Sabtu, 11 Januari 2020

Ternyata, Aku Salah Menilai


Ternyata, Aku Salah Menilai 



 Menilai baik buruknya seseorang itu sangat mudah, ketika kita hanya menilai dirinya dari luar saja. Tinggal kita lihat bagaimana dia berbicara, berteman, berada didalam lingkungan yang seperti apa, dan dalam kegiatan yang sehari-hari dilakukan. 

Aku menilaimu hanya dari sisi luarnya saja, yang aku kira sisi didalam dirimu pun sama seperti apa yang ada diluar dirimu. Karena aku sangat yakin pada saat itu. Tetapi aku salah menilai, karena keduanya berbeda. Awalnya aku mengira kamu itu baik, baik sekali. Apalagi kamu orang yang menurutku sangat pandai agama walaupun kamu masih dalam tahap belajar. Karena sebelumnya aku tidak pernah menemukan seseorang seperti dirimu. 
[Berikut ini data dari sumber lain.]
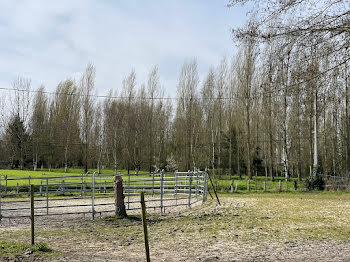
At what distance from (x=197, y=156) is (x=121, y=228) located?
39351 mm

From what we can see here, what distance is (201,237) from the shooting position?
968 cm

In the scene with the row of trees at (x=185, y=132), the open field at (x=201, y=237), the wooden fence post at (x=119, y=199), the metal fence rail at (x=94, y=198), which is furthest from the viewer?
the row of trees at (x=185, y=132)

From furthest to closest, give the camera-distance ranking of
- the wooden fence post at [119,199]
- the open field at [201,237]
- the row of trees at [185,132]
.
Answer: the row of trees at [185,132]
the wooden fence post at [119,199]
the open field at [201,237]

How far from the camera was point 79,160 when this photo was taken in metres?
64.9

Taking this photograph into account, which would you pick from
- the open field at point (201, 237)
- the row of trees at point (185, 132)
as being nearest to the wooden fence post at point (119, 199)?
the open field at point (201, 237)

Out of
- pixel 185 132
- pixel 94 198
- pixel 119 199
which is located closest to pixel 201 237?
pixel 119 199

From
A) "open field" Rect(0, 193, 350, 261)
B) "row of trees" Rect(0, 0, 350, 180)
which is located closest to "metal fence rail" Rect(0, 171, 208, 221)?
"open field" Rect(0, 193, 350, 261)

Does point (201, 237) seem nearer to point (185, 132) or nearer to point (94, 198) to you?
point (94, 198)

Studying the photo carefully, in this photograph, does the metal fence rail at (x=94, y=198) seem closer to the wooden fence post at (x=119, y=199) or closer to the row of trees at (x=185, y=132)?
the wooden fence post at (x=119, y=199)

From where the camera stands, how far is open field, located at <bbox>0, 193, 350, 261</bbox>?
7699mm

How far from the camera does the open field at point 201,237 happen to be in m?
7.70

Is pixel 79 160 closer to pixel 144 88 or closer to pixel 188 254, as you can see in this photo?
pixel 144 88

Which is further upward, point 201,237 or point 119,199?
point 119,199

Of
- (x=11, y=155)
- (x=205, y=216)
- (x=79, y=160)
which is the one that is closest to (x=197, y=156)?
(x=79, y=160)
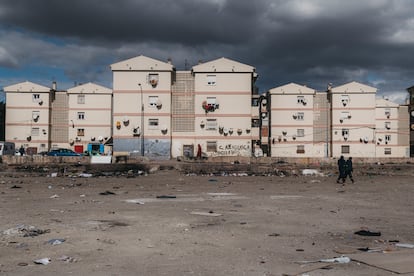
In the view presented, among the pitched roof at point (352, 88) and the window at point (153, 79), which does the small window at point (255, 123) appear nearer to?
the window at point (153, 79)

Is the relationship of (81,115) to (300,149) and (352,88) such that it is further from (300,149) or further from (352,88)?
(352,88)

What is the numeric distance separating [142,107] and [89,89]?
13.8 m

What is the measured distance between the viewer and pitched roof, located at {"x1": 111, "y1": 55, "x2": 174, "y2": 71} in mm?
54125

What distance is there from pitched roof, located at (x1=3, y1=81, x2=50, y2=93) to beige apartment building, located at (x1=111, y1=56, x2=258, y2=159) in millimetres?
→ 15968

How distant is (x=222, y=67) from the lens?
180 feet

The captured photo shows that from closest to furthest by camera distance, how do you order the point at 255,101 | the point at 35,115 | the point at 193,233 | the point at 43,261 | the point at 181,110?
the point at 43,261
the point at 193,233
the point at 181,110
the point at 255,101
the point at 35,115

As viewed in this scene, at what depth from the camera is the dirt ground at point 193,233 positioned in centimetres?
754

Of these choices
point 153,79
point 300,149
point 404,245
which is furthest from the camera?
point 300,149

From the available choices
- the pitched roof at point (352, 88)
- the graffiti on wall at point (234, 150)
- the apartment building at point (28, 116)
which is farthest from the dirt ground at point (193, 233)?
the apartment building at point (28, 116)

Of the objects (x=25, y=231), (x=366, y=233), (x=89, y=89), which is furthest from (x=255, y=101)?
(x=25, y=231)

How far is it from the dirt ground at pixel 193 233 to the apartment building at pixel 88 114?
4639cm

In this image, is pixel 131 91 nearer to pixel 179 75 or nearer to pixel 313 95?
pixel 179 75

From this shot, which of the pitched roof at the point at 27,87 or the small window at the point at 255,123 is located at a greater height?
the pitched roof at the point at 27,87

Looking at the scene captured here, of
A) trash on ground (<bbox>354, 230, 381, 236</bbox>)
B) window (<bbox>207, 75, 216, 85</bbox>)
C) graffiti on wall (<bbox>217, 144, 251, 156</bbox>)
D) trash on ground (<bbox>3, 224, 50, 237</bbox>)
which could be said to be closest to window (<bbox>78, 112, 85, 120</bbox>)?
window (<bbox>207, 75, 216, 85</bbox>)
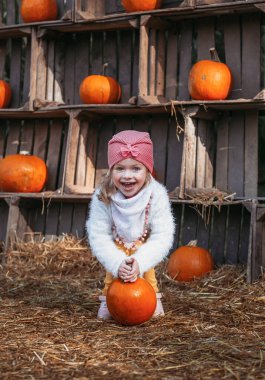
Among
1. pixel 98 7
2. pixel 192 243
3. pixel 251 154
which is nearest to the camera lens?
pixel 192 243

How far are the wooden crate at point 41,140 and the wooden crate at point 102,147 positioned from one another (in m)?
0.31

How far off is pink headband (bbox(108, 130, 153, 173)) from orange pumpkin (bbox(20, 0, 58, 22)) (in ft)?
9.70

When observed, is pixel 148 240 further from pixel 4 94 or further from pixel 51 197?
pixel 4 94

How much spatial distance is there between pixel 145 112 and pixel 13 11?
6.50 ft

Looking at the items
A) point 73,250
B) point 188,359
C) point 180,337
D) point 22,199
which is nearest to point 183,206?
point 73,250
Orang baik bukan berarti yang tidak punya kesalahan sama sekali. Jika hati berniat baik dan tidak menyakiti, tuhan akan mempertemukan kita dengan hal-hal yang baik, tempat-tempat yang baik dan kesempatan berbuat banyak kebaikan. 

Ada satu alasan yang sama ketika tuhan mempertemukan atau memisahkan kita dengan seseorang yaitu “Agar kita bersama dengan orang yang tepat”. Dan untuk kesekian kalinya masih kusebut lagi namamu dalam doa tulusku. Inilah caraku mencintaimu ketika ungkapan yang tak mampu ku sampaikan. Harapan akan pertemuan, tak henti-hentinya ku panjatkan. Aku sabar menantimu kembali. Aku sabar menunggu Tuhan mempertemukan kita lagi. 

Kelak kamu akan merindukan aku sebagai sesuatu yang tak pernah kamu temukan pada siapapun. Jodoh dan cinta adalah dua hal yang tidak sama. Sebagaimana aku dan kamu itu berbeda. Jodoh tidak selalu datang dari cinta, begitu juga dengan cinta tidak pasti selalu datang menyatukan hubungan. Mungkin ini hanya terkendala diwaktu saja, kamu juga akan tahu nantinya.